If our Saviour felt the need of spending the entire night in prayer, making supplication with strong crying and tears, how much more do we, poor, weak humanity, need to spend much time before the throne of grace ?
There is much that might be said to us to whom God has commissioned the most important task of our age, a task to be accomplished in a time of rush and activity such as has never before been known. To us the need of conservation of health becomes more and more urgent if we are to do our best service.
One of the strongest allies of health is eight hours of sound sleep at night, with twenty minutes of rest and relaxation during the day. The physical functions of the body may be restored in fewer hours, but the higher nerve centers require eight hours of complete rest. We would be far better off physically and mentally if we would include in each day's schedule a short period for some activity other than our regular work, something which would furnish a period of complete relaxation. In volume 7 of the Testimonies we find this statement: "Proper periods of sleep and rest and an abundance of physical exercise are essential to health of body and mind. To rob nature of her hours of rest and recuperation ..,will result in irreparable loss."—Page 247. Rest does not necessarily mean sleep or even inactivity. A change often serves to rest cells of the body that are fatigued from work. The adage, A change is as good as a rest, contains much truth.

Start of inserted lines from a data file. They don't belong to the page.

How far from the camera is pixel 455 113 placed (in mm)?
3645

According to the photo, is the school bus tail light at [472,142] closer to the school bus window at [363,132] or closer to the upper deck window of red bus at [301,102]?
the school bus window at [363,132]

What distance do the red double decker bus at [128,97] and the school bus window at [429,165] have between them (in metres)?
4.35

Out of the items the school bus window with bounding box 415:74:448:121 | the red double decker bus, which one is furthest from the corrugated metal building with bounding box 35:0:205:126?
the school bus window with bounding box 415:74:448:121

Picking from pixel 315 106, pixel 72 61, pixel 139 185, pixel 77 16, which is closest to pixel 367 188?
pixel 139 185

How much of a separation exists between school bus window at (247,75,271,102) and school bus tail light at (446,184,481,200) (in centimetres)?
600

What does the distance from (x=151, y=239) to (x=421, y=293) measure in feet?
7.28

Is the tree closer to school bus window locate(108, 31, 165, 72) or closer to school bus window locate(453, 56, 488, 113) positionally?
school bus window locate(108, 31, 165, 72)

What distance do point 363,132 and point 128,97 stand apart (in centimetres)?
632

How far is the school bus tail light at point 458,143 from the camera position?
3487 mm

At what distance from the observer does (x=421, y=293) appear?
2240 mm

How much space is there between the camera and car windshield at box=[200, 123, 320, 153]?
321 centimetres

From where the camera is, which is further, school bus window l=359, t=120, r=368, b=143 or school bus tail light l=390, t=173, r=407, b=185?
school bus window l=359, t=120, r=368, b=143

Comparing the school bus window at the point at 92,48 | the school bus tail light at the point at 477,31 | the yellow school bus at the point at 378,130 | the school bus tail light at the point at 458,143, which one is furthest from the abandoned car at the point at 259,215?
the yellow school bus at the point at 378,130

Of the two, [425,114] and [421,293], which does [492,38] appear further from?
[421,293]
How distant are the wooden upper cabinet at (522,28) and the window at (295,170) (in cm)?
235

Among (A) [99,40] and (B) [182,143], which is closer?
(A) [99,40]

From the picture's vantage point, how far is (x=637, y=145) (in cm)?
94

Recreation should not be overlooked or thought of as a waste of time to the gospel worker. We find these statements in the Spirit of prophecy:
"There are modes of recreation which are highly beneficial to both mind and body. An enlightened, discriminating mind will find, abundant means for entertainment and diversion, from sources not only innocent, but instructive."—/bid., vol. 4, p. 653-
"Recreation, when true to its name, re-creation, tends to strengthen and build up. Calling us aside from the ordinary cares and occupations, it affords refreshment for mind and body, and thus enables us to return with new vigor to the earnest work of life."—Education, p. 207.
The present situation and opportunity call for a fresh dedication of our will to Christ, and a determination to finish the task of carrying the third angel's message to all men everywhere. Let us be mindful of all requirements necessary for greater power for service.